▶ [Extract]
%%

CSI311: Notes on Grammars

Notes on Formal Languages, Grammars, and Backus-Naur Form (BNF)

An ALPHABET (or a VOCABULARY) is a finite set of symbols.

A STRING/SENTENCE is a finite sequence of symbols taken from a vocabulary.

A LANGUAGE is a (possibly infinite) set of strings.

A GRAMMAR G is a 4-tuple G = <V, A, P, S> where

    V = a finite set of non-terminal symbols
    A = a finite set of terminal symbols
    P = a finite set of rules (called production rules)
    S = a distinguished non-terminal symbol called the start symbol

A production rule is of the form:  L ::= R,  where L and R are finite
sequences of symbols and the symbol "::=" means "can be rewritten as."

A production rule  L ::= R  is CONTEXT-FREE if L is a single non-terminal.

A grammar G is context-free if all its production rules are context-free.

%%

▶ [Collected material]

%%

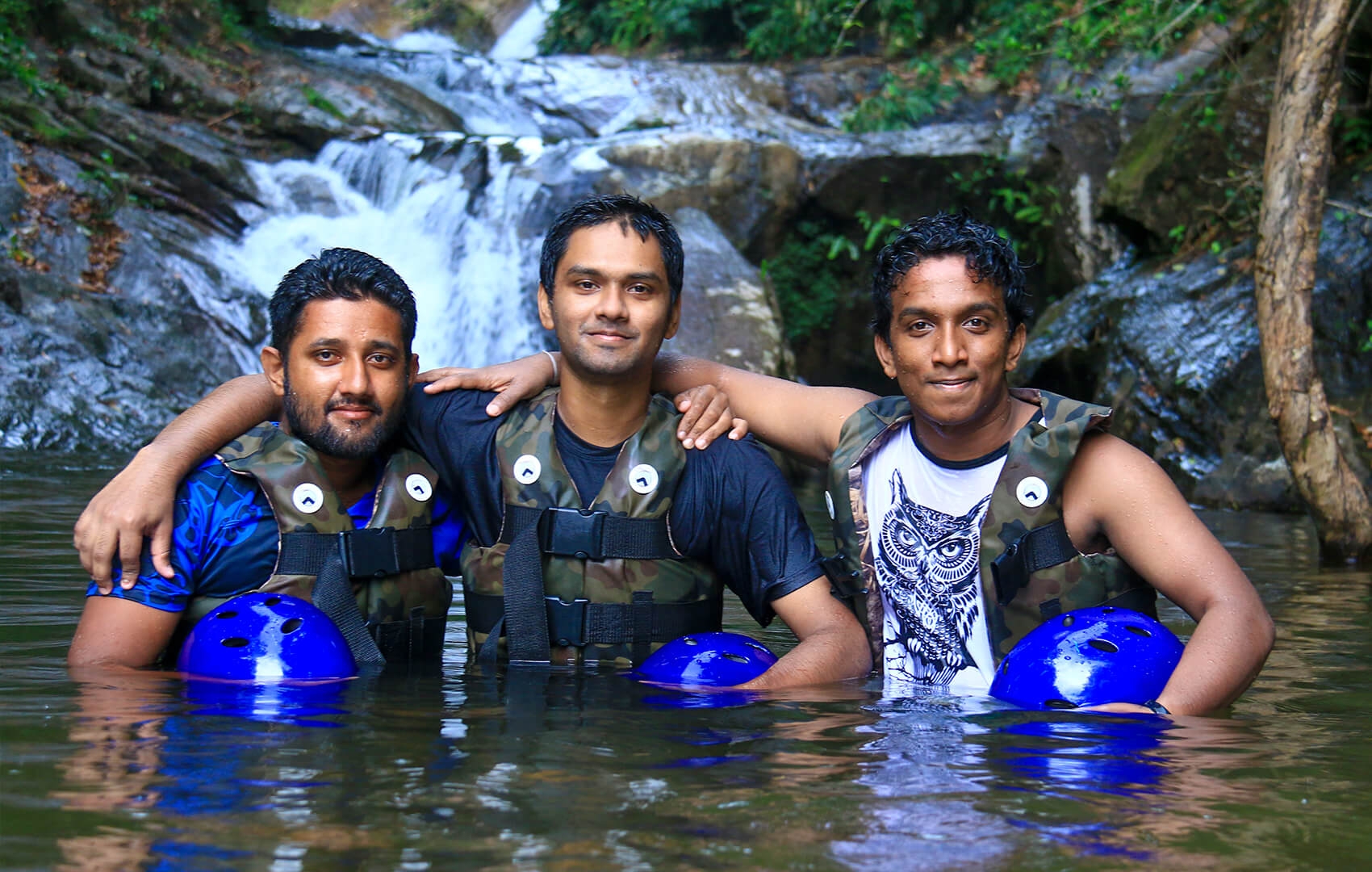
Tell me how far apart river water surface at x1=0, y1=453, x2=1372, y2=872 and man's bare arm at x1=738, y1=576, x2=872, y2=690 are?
0.11 m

%%

Please answer these questions from the grammar notes:
(a) What does the symbol "::=" mean in a production rule?
(b) What is the distinguished non-terminal symbol of a grammar called?
(c) When is a grammar context-free?

▶ [Output for this exercise]
(a) It means "can be rewritten as."
(b) It is called the start symbol.
(c) A grammar is context-free when all its production rules are context-free.